In Western Kansas crops failed. Grasshoppers ate everything in sight. There were prairie fires and tornadoes and blizzards and Indian raids. Then by some miracle fortunes shifted. Western Kansas became the breadbasket of the world. Settlers struck oil. They discovered vast fields of natural gas.

Mining developed in Southeast Kansas and there was lively trade and shipping along the Missouri River. Population centers grew and suddenly the city cousins wanted part of their country cousins' tax revenue to finance their schools.

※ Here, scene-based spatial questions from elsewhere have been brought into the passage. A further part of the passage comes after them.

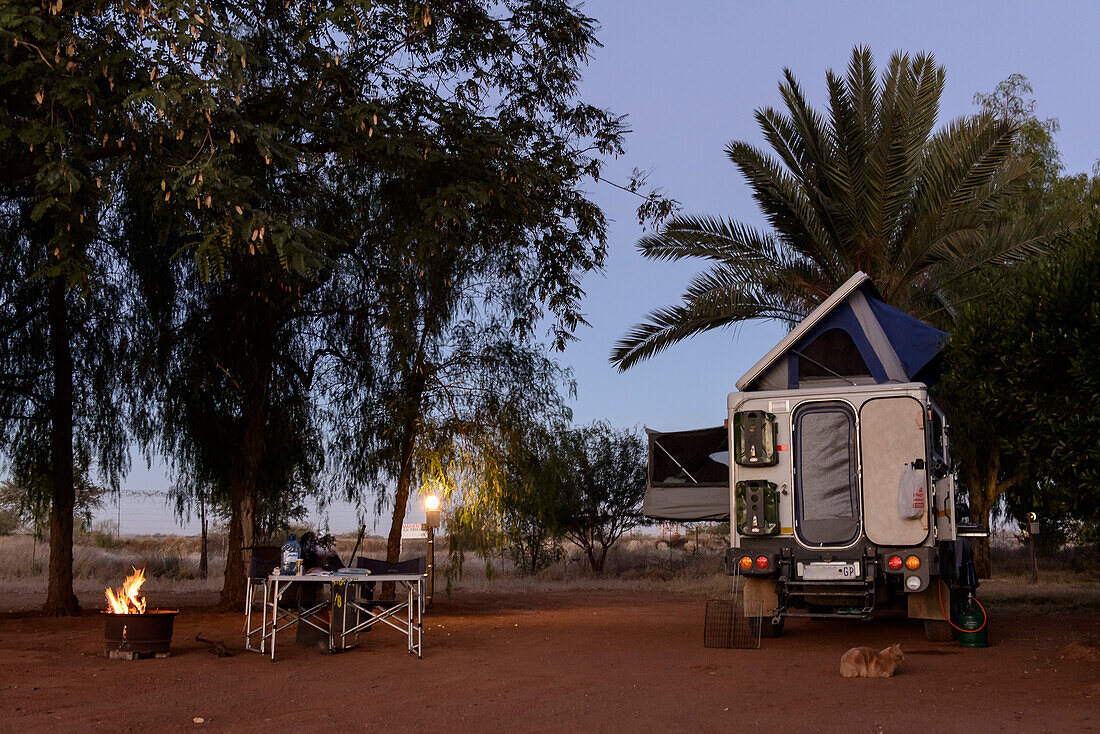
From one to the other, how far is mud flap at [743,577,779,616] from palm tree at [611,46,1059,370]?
198 inches

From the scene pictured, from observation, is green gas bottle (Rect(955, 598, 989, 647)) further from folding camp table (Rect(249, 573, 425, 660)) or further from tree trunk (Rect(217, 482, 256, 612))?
tree trunk (Rect(217, 482, 256, 612))

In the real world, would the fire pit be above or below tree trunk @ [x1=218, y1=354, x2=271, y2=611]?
below

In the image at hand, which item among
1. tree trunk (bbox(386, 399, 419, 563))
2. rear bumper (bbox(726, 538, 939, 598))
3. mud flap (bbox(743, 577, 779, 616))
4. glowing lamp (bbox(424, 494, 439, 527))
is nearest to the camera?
rear bumper (bbox(726, 538, 939, 598))

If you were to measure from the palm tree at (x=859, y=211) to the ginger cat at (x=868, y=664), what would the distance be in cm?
707

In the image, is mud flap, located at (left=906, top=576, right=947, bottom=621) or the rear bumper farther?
mud flap, located at (left=906, top=576, right=947, bottom=621)

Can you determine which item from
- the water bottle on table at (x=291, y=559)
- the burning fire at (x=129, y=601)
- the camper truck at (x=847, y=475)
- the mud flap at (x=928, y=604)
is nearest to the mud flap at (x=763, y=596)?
the camper truck at (x=847, y=475)

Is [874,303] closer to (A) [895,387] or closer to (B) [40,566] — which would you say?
(A) [895,387]

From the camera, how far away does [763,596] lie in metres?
10.9

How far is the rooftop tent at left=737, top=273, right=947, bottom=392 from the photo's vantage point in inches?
429

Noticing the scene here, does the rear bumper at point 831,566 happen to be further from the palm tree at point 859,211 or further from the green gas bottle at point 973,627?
the palm tree at point 859,211

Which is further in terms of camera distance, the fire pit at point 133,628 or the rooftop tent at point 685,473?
the rooftop tent at point 685,473

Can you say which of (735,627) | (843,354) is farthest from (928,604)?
(843,354)

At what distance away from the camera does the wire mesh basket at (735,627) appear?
10.9 m

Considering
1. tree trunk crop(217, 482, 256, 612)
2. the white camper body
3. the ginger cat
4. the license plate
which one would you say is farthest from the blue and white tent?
tree trunk crop(217, 482, 256, 612)
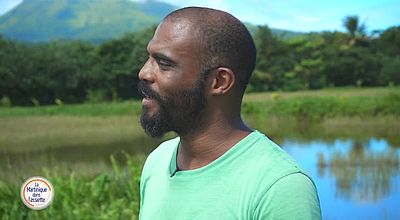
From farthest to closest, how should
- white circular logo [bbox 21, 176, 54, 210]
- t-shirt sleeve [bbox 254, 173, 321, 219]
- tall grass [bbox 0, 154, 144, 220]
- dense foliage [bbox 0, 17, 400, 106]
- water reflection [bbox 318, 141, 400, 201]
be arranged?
dense foliage [bbox 0, 17, 400, 106] → water reflection [bbox 318, 141, 400, 201] → tall grass [bbox 0, 154, 144, 220] → white circular logo [bbox 21, 176, 54, 210] → t-shirt sleeve [bbox 254, 173, 321, 219]

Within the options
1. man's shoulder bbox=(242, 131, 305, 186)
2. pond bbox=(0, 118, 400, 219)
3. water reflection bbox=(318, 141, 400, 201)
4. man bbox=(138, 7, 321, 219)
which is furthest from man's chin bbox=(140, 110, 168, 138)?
water reflection bbox=(318, 141, 400, 201)

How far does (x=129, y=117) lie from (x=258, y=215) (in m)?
5.51

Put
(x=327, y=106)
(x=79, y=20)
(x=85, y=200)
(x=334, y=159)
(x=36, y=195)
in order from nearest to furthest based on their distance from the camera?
(x=36, y=195), (x=85, y=200), (x=334, y=159), (x=327, y=106), (x=79, y=20)

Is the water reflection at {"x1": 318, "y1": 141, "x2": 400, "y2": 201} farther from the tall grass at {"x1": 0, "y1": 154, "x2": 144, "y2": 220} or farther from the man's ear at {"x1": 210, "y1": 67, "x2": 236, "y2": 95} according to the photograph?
the man's ear at {"x1": 210, "y1": 67, "x2": 236, "y2": 95}

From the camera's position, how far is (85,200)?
2525mm

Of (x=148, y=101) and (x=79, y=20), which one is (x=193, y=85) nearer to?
(x=148, y=101)

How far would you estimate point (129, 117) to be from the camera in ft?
19.8

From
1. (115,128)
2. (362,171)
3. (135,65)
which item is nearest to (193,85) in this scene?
(135,65)

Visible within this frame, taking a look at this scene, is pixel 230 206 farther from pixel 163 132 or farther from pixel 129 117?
pixel 129 117

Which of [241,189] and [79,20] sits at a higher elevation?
[241,189]

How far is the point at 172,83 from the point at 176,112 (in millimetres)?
37

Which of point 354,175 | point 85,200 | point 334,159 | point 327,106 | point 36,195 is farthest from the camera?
point 327,106

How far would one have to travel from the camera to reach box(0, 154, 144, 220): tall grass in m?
2.28

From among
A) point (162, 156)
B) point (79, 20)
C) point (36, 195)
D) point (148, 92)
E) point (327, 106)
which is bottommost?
point (327, 106)
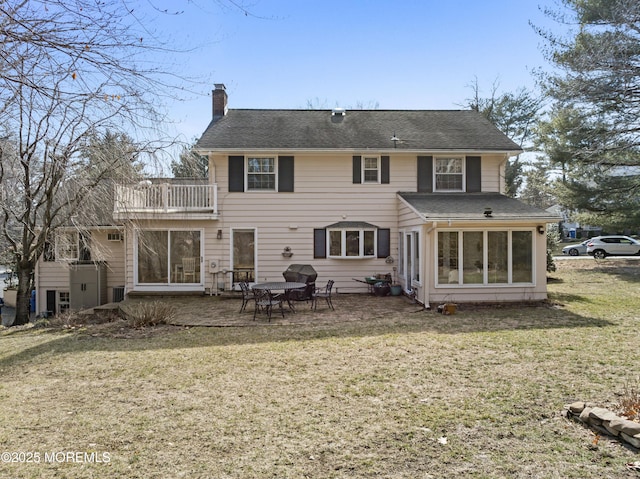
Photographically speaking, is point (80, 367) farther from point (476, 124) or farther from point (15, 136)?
point (476, 124)

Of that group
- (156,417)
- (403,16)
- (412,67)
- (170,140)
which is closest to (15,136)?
(170,140)

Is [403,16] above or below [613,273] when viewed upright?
above

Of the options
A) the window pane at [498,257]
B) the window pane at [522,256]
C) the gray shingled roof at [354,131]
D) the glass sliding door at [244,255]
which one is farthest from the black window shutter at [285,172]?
the window pane at [522,256]

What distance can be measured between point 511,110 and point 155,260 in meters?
26.5

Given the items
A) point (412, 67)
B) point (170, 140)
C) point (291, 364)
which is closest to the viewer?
point (291, 364)

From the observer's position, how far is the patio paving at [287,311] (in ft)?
31.5

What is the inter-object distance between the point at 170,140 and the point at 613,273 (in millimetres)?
18510

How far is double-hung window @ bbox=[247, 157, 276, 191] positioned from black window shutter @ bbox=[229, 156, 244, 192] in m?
0.26

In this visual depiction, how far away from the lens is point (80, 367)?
618cm

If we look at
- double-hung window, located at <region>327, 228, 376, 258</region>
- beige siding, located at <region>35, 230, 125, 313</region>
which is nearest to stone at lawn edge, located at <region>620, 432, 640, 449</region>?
double-hung window, located at <region>327, 228, 376, 258</region>

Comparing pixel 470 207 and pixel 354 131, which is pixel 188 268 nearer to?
pixel 354 131

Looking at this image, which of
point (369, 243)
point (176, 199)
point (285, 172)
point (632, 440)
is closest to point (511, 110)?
point (369, 243)

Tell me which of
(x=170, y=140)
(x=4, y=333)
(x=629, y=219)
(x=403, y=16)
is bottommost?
(x=4, y=333)

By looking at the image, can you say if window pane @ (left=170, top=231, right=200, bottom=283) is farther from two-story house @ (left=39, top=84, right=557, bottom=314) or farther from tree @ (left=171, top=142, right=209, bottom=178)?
tree @ (left=171, top=142, right=209, bottom=178)
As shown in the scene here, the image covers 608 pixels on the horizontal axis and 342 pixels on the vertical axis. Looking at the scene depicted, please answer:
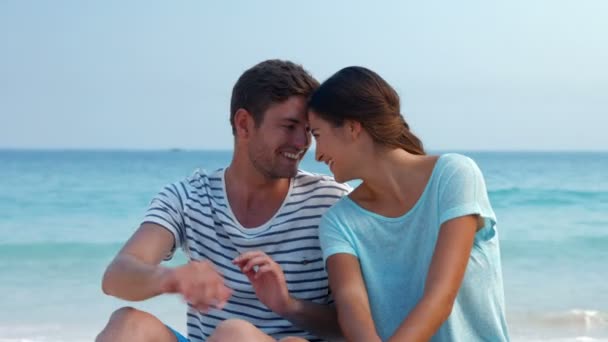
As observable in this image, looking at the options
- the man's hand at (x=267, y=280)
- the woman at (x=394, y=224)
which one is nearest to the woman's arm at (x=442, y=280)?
the woman at (x=394, y=224)

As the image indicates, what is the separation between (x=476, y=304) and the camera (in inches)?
118

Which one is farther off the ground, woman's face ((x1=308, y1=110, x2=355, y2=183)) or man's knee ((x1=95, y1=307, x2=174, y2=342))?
woman's face ((x1=308, y1=110, x2=355, y2=183))

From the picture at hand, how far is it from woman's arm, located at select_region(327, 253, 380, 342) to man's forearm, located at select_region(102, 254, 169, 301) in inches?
23.1

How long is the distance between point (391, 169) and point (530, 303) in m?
5.34

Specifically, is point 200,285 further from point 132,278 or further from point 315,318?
point 315,318

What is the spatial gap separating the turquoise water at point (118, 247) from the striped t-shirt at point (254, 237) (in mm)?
3646

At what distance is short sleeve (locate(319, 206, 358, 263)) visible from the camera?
3.13 metres

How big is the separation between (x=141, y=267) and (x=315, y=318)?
25.4 inches

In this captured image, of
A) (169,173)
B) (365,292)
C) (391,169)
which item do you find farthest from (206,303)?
(169,173)

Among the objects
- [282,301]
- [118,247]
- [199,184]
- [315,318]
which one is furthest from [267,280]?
[118,247]

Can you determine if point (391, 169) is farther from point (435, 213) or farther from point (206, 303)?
point (206, 303)

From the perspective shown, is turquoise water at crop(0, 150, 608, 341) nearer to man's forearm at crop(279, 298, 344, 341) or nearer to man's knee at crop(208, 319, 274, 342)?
man's forearm at crop(279, 298, 344, 341)

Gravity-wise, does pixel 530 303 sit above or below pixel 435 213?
below

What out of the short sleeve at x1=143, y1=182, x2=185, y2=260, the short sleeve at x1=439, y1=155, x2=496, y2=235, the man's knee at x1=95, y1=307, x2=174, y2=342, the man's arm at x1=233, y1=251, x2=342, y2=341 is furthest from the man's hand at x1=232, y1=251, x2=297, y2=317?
the short sleeve at x1=439, y1=155, x2=496, y2=235
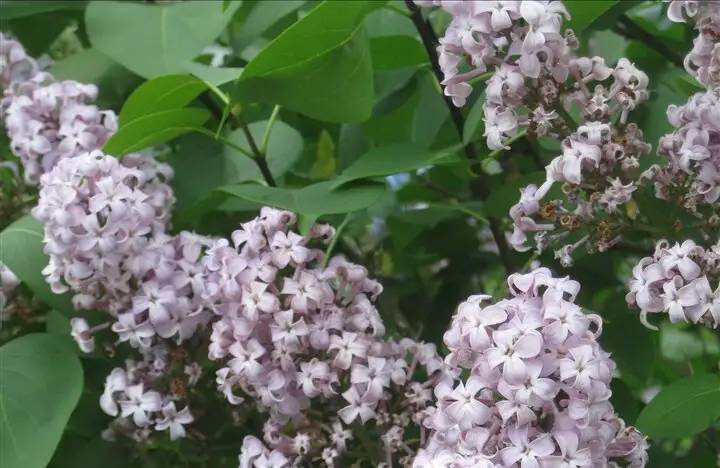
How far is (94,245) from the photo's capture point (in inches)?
42.7

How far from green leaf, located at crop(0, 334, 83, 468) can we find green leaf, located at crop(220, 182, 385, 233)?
253mm

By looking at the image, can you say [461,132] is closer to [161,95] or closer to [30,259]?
[161,95]

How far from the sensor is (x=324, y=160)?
1461 millimetres

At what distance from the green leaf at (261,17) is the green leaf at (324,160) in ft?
0.60

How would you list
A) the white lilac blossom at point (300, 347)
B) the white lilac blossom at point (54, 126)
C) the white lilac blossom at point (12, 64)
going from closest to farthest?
1. the white lilac blossom at point (300, 347)
2. the white lilac blossom at point (54, 126)
3. the white lilac blossom at point (12, 64)

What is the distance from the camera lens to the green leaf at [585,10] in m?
1.14

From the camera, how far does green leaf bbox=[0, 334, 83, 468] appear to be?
1079 mm

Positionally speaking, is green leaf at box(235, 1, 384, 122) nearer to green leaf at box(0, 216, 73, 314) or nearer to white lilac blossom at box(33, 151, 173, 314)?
white lilac blossom at box(33, 151, 173, 314)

It's fun to watch the Albright twins argue about "their" place in the state as well as their roles in murder investigations. When a book stalls, try researching the history of your state or region. The information might jump-start your plot.


Irene Bennett Brown said...

Boy do I agree with your post, Charlotte. Eleven of my novels have been set in one side of Kansas or the other, the present work set in the Eastern half. I suppose most state histories are rich with good stuff for novels, Kansas sure is!

Charlotte Hinger said...

Can't wait to see you in June. Hope everything is going well for you.